— Prompt —
Tally the lines below that contain the word "item", and reply with the number only.

— Entries —
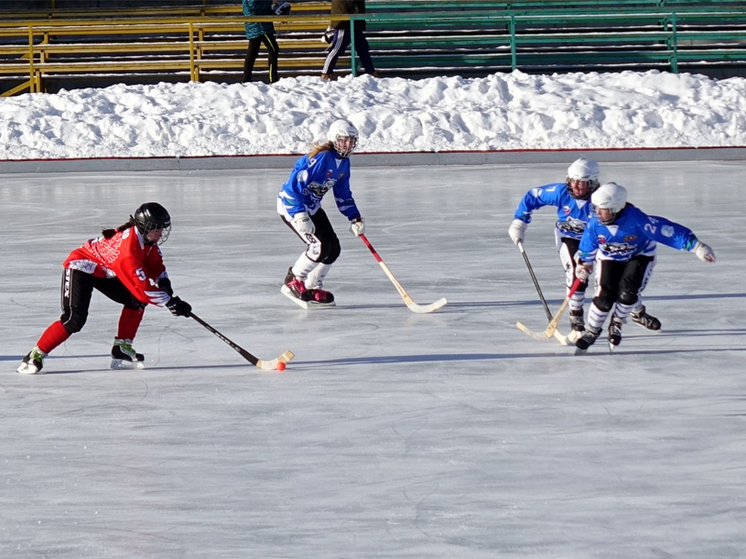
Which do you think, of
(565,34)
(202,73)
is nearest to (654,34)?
(565,34)

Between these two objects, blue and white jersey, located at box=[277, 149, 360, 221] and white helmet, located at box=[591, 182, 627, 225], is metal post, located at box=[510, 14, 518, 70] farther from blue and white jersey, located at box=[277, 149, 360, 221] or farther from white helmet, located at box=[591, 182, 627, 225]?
white helmet, located at box=[591, 182, 627, 225]

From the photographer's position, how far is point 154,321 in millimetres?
6262

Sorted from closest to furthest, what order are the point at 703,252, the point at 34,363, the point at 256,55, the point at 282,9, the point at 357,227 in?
the point at 703,252, the point at 34,363, the point at 357,227, the point at 256,55, the point at 282,9

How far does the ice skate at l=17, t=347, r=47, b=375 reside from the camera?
512 cm

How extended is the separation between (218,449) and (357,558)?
1.08 metres

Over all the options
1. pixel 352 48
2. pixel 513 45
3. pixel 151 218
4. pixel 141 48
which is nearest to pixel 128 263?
pixel 151 218

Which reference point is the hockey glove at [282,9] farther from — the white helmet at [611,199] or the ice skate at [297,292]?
the white helmet at [611,199]

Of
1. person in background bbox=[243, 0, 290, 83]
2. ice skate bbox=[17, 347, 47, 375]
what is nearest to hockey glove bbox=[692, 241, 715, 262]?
ice skate bbox=[17, 347, 47, 375]

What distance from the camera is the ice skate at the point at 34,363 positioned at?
5.12 meters

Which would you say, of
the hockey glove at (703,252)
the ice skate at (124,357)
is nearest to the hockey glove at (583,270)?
the hockey glove at (703,252)

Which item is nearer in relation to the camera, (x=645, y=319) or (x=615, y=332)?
(x=615, y=332)

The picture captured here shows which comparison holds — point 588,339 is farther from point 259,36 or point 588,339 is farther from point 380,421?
point 259,36

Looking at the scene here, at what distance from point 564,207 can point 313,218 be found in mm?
1582

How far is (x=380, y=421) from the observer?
4293mm
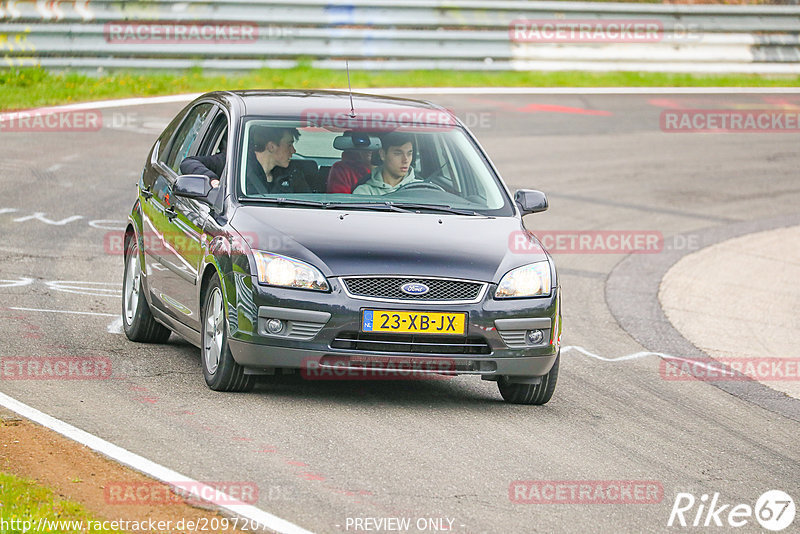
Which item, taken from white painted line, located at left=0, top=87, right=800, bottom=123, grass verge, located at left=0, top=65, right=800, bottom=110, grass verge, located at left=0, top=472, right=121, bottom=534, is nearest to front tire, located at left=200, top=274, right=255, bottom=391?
grass verge, located at left=0, top=472, right=121, bottom=534

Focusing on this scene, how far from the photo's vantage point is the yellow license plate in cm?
775

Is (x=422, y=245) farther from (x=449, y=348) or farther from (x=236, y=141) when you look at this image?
(x=236, y=141)

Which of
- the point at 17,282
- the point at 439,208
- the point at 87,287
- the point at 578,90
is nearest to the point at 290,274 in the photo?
the point at 439,208

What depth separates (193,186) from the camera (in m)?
8.50

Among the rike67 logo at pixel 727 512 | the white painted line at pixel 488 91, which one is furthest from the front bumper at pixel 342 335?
the white painted line at pixel 488 91

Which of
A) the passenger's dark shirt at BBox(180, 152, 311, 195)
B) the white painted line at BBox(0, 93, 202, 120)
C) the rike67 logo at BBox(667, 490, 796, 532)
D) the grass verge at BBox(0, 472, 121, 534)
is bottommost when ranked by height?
the white painted line at BBox(0, 93, 202, 120)

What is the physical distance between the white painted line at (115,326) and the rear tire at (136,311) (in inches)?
1.9

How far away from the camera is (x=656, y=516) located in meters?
6.32

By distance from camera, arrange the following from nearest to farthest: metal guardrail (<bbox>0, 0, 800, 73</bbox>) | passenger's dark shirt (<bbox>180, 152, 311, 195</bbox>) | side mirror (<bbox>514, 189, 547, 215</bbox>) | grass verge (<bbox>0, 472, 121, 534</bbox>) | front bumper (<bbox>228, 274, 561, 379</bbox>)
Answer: grass verge (<bbox>0, 472, 121, 534</bbox>)
front bumper (<bbox>228, 274, 561, 379</bbox>)
passenger's dark shirt (<bbox>180, 152, 311, 195</bbox>)
side mirror (<bbox>514, 189, 547, 215</bbox>)
metal guardrail (<bbox>0, 0, 800, 73</bbox>)

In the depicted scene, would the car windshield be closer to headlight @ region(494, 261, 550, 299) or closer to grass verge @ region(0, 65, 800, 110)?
headlight @ region(494, 261, 550, 299)

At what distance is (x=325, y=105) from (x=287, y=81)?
13946mm

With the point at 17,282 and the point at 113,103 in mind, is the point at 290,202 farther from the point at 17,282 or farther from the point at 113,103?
the point at 113,103

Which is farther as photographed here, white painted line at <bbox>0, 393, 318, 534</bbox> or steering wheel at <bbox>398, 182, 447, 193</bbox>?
steering wheel at <bbox>398, 182, 447, 193</bbox>

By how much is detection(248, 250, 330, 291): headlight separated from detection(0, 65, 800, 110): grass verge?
1322cm
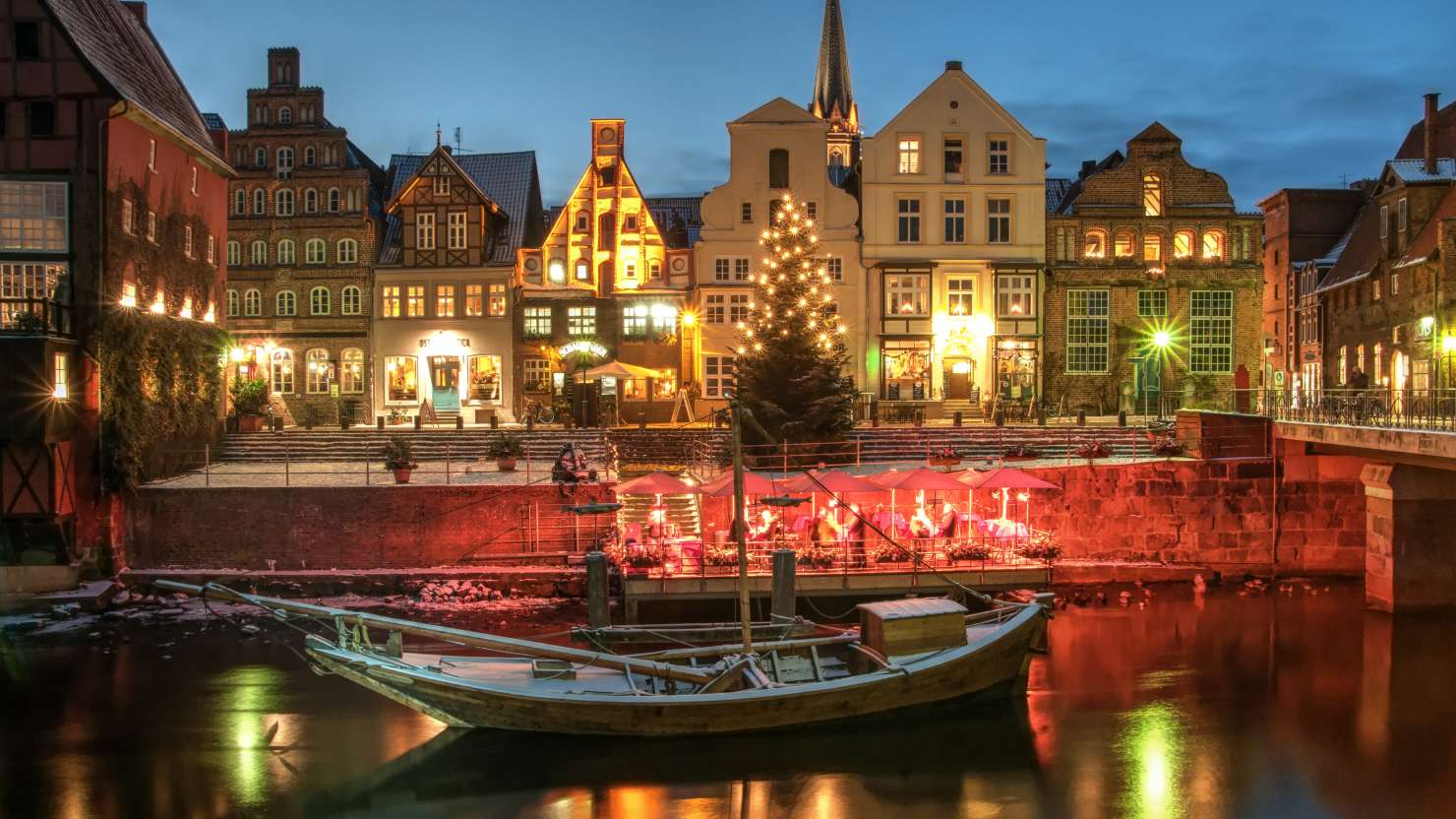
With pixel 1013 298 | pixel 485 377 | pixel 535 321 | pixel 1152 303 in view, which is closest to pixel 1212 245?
pixel 1152 303

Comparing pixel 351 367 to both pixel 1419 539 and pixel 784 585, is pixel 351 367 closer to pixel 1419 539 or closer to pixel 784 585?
pixel 784 585

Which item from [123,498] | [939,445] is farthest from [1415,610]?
[123,498]

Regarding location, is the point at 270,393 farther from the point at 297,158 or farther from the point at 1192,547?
the point at 1192,547

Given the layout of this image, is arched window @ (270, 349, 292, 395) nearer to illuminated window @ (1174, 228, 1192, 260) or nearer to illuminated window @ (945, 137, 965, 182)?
illuminated window @ (945, 137, 965, 182)

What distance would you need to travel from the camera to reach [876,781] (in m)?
15.9

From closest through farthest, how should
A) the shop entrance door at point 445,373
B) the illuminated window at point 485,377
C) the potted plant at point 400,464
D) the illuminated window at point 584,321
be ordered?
1. the potted plant at point 400,464
2. the illuminated window at point 584,321
3. the illuminated window at point 485,377
4. the shop entrance door at point 445,373

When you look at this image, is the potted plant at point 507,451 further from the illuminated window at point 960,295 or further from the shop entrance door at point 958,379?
the illuminated window at point 960,295

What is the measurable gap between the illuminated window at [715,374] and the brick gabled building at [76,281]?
17.8 meters

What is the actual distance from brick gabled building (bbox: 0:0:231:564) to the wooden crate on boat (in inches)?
730

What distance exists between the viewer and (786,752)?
16.9 metres

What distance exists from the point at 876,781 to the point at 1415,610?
15629 millimetres

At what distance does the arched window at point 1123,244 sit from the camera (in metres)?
43.2

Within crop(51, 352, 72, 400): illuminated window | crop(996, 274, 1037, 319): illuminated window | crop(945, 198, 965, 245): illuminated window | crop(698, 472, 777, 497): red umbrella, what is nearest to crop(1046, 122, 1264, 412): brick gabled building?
crop(996, 274, 1037, 319): illuminated window

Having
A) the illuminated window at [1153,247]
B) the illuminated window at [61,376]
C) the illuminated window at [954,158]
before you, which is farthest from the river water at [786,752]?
the illuminated window at [954,158]
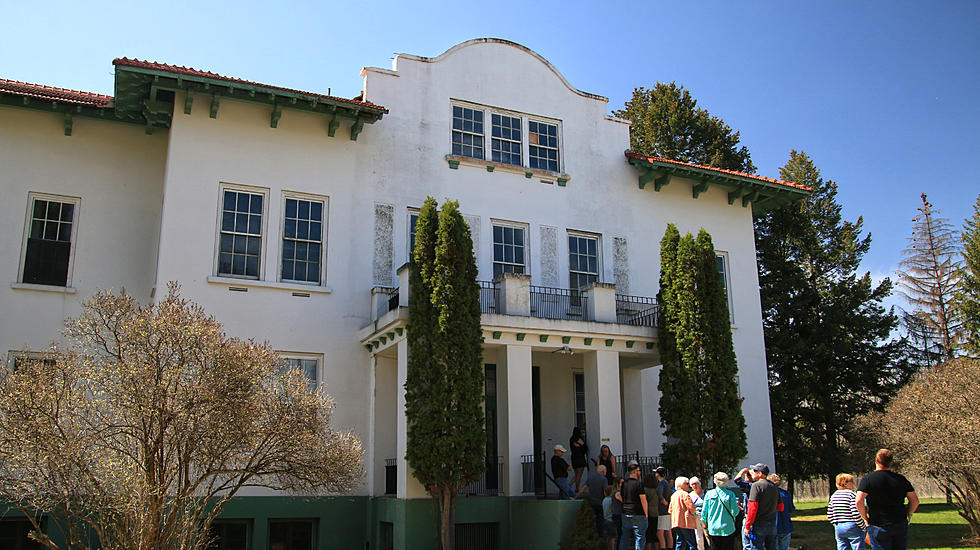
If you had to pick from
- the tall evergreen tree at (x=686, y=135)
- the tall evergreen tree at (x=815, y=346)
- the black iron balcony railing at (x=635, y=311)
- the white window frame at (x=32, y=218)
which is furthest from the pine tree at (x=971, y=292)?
the white window frame at (x=32, y=218)

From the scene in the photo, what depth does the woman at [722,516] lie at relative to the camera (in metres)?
11.3

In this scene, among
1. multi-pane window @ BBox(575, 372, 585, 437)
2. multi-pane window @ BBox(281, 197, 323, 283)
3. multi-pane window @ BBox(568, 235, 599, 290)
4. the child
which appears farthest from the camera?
multi-pane window @ BBox(568, 235, 599, 290)

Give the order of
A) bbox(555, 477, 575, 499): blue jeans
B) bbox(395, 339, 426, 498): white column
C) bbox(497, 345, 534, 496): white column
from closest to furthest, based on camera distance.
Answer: bbox(395, 339, 426, 498): white column < bbox(555, 477, 575, 499): blue jeans < bbox(497, 345, 534, 496): white column

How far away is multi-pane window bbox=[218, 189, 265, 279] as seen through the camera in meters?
17.0

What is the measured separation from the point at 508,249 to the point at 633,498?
7.91 meters

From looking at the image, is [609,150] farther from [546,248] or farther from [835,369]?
[835,369]

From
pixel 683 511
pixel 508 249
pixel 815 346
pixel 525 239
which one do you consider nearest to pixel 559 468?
pixel 683 511

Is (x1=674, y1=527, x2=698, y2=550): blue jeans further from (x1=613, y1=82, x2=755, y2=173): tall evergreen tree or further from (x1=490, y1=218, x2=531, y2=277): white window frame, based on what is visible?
(x1=613, y1=82, x2=755, y2=173): tall evergreen tree

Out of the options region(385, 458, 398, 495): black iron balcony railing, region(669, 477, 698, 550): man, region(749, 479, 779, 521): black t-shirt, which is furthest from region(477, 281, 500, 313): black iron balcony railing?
region(749, 479, 779, 521): black t-shirt

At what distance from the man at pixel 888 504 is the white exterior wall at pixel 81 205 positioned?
14381mm

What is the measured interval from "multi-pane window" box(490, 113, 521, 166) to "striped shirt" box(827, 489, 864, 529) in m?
11.9

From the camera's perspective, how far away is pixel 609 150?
21.3 m

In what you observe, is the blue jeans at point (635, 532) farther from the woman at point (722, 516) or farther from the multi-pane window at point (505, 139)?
the multi-pane window at point (505, 139)

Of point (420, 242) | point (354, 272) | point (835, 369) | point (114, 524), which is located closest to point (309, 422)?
point (114, 524)
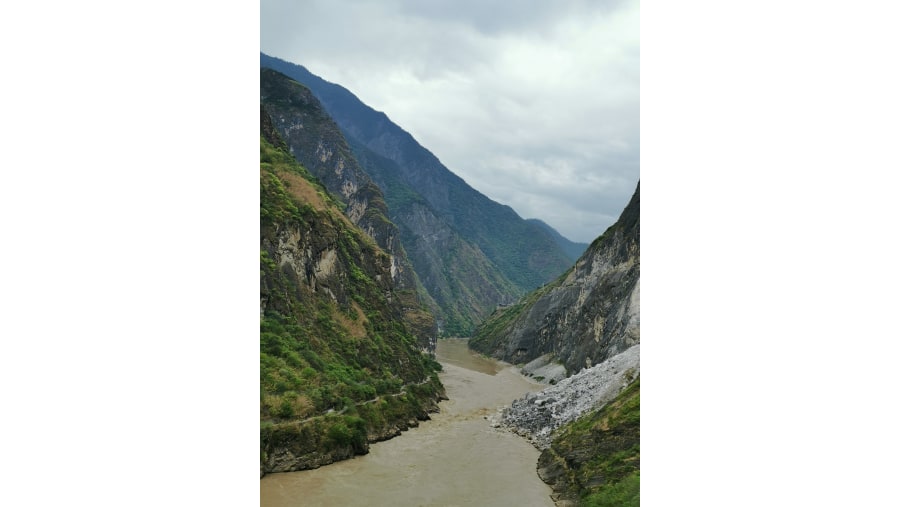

— Output of the task —
3